A volte Le Voyage mi ha ricordato Fuga senza fine di Joseph Roth ma, a parte l‘evidente differenza di linguaggio tra i due autori, ogni accostamento è improponibile per via della disperazione di Roth che è sempre malinconica mentre quella di Céline è feroce. O ancora mi ha ricordato Santuario di Faulkner, ma lì l’orrore è poesia.
Vivere è dunque miseria e non soltanto del corpo. L’uomo è soltanto un miserabile che di miseria vive, fisica e spirituale. Vive di guerra l’uomo, di massacro, di abiezione perché l’uomo è solamente abietto. Trippe verminose, impulsi non gestibili, godimento fine all’attimo e all’attimo consegnato e, per godere di quel miserabile attimo, ogni mezzo è possibile.
Una natura grigia, ostile, disperante: una natura notte. E tuttavia, la notte è comunque un rifugio. Lo è perché la notte tutto sfuma e, se il mondo insopportabile sfuma, noi stessi sfumiamo. Nel rifiuto del reale, forse un’illusione: che la notte celi qualcosa di diverso che tuttavia non sopraggiunge mai.
Vivere è un incidente in cui tutto si disfa e Céline-Bardamu, qualunque cosa faccia, finisce col disfarla dato che tutto finisce nella morte. Anche l’amore, nella sua forma perversa di ossessione, sfocia nella morte, come nell’episodio della folle Madelon che condurrà alla fine di Robinson.
“Nella camera sembrava come uno straniero adesso Robinson, che veniva da un paese spaventoso, e uno non osava più parlargli”.
★ ★ ★ ★
#### [SFIDA 1]
Ripeti parola per parola il passo del brano su Céline che comincia con "Vivere è dunque" e prosegue fino a "non sopraggiunge mai.".
#### [SFIDA 2]
Nel brano su Céline, quale romanzo di Faulkner viene accostato a Le Voyage?

#### [BLOCCO DATI]
★ ★ ★ ★
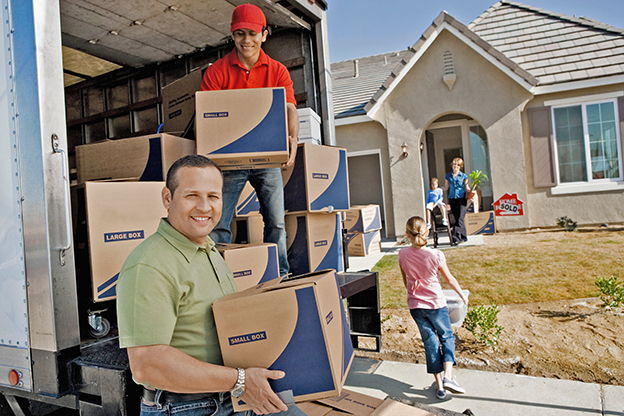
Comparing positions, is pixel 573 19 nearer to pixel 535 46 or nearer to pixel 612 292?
pixel 535 46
★ ★ ★ ★
#### [RISULTATO FINALE 1]
Vivere è dunque miseria e non soltanto del corpo. L’uomo è soltanto un miserabile che di miseria vive, fisica e spirituale. Vive di guerra l’uomo, di massacro, di abiezione perché l’uomo è solamente abietto. Trippe verminose, impulsi non gestibili, godimento fine all’attimo e all’attimo consegnato e, per godere di quel miserabile attimo, ogni mezzo è possibile.
Una natura grigia, ostile, disperante: una natura notte. E tuttavia, la notte è comunque un rifugio. Lo è perché la notte tutto sfuma e, se il mondo insopportabile sfuma, noi stessi sfumiamo. Nel rifiuto del reale, forse un’illusione: che la notte celi qualcosa di diverso che tuttavia non sopraggiunge mai.

#### [RISULTATO FINALE 2]
Santuario.